In the factory of the future, robots will e-mail their overseers when they spot a problem. Supervisors will run a factory's assembly lines from locations halfway around the world. And even the lowly fasteners on a vehicle will tell workers whether they have been torqued properly.
And yet, despite these and other innovations that will revolutionize the factory floor, the question remains: Can a person build a car more efficiently than a robot?
It's a question as old as automation itself. Even as robots have gotten smarter and more agile, workers continue to improve their productivity by embracing the principles of continuous improvement.
In fact, a credible school of thought says humans will retain the edge in many of the complex tasks required to assemble cars.
So what will factories look like 10 or 20 years from now? To answer that question, Automotive News interviewed more than 20 experts who work for automakers, suppliers and consulting firms.
Our conclusions: Ten years from now:
- Assembly plants will shrink as suppliers ship more pre-assembled component modules.
- Assembly lines will have fewer workstations.
- Factories will still need workers - fewer, but better trained.
- Robots will be used more frequently for delicate work - such as assembling engines and transmissions - that now requires a human worker's touch.
No 'lights out' plant
Manufacturers have given up on the dream of the "lights out" factory - the hypothetical assembly line that is so completely automated that workers aren't required.
"Gosh, you don't hear about that anymore," says manufacturing guru James Womack, chairman of the Lean Enterprise Institute in Cambridge, Mass.
In assembly plants that produce a variety of different vehicles, humans are more flexible than expensive arrays of robots. "If you have a lot of products in the mix, people can be a lot more flexible," Womack notes.
But even if the lights-out factory is unattainable, companies such as Fanuc Ltd., Textron Inc. and CogniTens Inc. are making huge strides in automation.
Robots of the future will be cheaper and more reliable. The next generation of robots will vastly expand their reach into engine and transmission manufacturing because they will be able to see, feel and communicate better than ever.
While they are assembling vehicles, robots will even collect data about the quality and quantity of the parts they handle, says Bryce Currie, TRW Automotive Inc.'s vice president of quality.
And robots will be able to send e-mail to anyone that wants to know how they're doing. Fanuc Robotics America Inc., the North American unit of the Japanese automation company Fanuc Ltd., is experimenting with these kinds of robots in its Michigan laboratories.
"The technology is there," says Gary Zywiol, vice president of product development at Fanuc Robotics. "In the future, the calls can come from the robot itself.
"They send an e-mail to the plant maintenance department or even to service people at our hot line at Fanuc Robotics.
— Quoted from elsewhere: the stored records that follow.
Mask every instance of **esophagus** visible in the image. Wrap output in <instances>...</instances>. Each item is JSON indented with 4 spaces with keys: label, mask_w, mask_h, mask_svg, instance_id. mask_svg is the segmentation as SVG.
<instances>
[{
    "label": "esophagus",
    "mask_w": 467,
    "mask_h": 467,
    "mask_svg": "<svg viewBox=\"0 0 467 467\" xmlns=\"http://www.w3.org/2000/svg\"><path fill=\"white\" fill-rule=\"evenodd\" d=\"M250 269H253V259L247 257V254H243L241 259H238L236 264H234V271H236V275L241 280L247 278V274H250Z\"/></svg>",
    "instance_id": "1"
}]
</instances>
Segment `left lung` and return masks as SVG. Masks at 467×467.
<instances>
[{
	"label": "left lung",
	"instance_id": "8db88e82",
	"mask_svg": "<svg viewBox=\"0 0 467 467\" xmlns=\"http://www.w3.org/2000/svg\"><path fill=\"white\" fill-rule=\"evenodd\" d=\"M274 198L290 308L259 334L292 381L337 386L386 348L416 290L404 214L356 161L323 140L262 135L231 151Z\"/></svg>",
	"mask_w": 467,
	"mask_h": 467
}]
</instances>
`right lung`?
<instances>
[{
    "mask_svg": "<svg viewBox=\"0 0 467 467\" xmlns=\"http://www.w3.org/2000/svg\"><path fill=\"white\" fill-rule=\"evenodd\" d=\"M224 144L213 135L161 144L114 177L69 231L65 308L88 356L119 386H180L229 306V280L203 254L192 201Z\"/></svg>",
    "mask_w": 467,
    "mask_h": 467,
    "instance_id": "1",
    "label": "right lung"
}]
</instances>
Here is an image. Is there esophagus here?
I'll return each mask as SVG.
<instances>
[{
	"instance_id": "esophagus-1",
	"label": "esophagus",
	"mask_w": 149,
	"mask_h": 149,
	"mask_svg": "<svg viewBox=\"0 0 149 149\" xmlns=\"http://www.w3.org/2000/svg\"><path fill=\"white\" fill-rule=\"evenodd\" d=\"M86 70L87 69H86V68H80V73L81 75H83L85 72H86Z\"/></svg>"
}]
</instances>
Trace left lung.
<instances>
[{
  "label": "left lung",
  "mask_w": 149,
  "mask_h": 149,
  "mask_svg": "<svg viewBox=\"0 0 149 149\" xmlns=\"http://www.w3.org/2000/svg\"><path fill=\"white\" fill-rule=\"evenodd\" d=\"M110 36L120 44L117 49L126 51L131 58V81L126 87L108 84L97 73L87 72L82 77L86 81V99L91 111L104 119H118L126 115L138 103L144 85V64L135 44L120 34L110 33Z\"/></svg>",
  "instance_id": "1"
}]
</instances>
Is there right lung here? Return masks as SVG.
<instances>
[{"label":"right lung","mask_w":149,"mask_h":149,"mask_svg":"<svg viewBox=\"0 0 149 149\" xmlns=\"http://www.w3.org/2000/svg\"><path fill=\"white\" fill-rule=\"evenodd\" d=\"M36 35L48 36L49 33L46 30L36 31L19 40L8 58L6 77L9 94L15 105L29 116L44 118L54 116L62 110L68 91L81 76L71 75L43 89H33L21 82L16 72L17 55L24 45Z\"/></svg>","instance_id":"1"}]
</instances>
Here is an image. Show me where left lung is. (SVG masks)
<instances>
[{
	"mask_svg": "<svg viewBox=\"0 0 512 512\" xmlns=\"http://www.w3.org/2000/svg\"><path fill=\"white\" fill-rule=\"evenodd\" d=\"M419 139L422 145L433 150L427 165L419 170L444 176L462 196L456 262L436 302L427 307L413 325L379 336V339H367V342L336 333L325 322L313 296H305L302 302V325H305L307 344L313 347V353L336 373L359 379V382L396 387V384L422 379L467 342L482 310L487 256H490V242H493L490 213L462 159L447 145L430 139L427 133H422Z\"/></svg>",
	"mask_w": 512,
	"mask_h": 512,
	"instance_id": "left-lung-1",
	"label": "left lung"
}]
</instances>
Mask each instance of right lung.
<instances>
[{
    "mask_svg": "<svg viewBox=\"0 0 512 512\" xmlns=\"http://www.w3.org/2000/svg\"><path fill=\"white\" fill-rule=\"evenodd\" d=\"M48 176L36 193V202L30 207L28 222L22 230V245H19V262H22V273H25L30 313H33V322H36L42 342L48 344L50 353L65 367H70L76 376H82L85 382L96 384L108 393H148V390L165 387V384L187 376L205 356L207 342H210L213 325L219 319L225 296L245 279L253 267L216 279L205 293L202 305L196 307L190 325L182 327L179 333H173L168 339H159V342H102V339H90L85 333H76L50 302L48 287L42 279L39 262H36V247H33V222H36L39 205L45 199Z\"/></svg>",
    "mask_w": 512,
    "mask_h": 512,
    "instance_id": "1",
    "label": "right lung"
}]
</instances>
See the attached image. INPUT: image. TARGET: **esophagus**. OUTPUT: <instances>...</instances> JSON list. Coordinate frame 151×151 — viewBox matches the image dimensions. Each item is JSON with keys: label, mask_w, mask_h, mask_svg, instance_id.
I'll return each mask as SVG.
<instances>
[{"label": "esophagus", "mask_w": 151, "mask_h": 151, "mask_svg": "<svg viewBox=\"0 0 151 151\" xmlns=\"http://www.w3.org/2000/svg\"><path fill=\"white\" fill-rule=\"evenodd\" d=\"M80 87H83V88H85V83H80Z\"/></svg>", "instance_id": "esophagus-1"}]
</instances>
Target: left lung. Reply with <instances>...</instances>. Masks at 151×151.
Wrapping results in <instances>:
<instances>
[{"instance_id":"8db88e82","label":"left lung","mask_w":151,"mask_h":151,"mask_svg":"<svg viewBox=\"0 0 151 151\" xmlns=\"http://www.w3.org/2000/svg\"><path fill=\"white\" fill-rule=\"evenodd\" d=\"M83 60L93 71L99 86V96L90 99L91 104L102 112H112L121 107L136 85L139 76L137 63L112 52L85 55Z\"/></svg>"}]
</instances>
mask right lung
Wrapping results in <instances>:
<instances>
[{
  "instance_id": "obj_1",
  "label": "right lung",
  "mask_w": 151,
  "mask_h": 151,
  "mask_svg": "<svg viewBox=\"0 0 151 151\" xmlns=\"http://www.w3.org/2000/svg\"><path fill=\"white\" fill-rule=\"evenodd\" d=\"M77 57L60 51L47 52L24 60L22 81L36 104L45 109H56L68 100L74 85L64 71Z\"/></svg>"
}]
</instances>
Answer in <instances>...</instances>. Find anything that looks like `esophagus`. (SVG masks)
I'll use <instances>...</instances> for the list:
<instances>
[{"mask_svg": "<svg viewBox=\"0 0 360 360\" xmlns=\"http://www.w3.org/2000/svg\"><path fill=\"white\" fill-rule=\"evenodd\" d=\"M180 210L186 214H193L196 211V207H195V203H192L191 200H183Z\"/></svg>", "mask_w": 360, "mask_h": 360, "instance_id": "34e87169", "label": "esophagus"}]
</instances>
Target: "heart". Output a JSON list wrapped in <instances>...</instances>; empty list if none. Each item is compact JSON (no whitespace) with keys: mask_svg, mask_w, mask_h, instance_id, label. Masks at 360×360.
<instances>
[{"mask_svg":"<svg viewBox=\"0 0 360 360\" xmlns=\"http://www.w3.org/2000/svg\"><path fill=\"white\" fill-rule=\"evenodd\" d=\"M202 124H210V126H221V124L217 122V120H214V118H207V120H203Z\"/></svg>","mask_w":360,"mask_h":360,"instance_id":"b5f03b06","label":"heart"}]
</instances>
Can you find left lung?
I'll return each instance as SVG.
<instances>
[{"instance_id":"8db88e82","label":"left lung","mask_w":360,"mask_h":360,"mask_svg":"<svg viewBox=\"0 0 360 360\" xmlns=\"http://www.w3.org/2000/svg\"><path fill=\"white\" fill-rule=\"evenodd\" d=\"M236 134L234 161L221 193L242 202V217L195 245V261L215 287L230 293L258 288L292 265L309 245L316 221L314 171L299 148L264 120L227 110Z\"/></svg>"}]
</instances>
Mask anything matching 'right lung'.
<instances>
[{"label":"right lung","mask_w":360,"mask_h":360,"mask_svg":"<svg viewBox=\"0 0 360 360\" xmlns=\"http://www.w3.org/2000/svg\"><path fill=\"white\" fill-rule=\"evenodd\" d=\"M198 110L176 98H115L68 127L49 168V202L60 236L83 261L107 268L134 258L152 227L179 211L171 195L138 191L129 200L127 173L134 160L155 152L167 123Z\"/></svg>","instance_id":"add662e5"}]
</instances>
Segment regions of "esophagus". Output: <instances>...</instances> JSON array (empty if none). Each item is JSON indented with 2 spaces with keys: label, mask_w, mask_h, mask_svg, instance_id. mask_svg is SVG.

They say, 'Hey, I'm a robot in Canton, Ohio, at such-and-such facility, and I'm predicting that in the next month I'm going to need preventive maintenance,'" Zywiol says.
Robotics makers, long chastised for making machines that put people out of work, view themselves as protectors of jobs in North America. The reasoning: If automation can be done cheaper in the United States than shipping a plant to China, it saves U.S. jobs.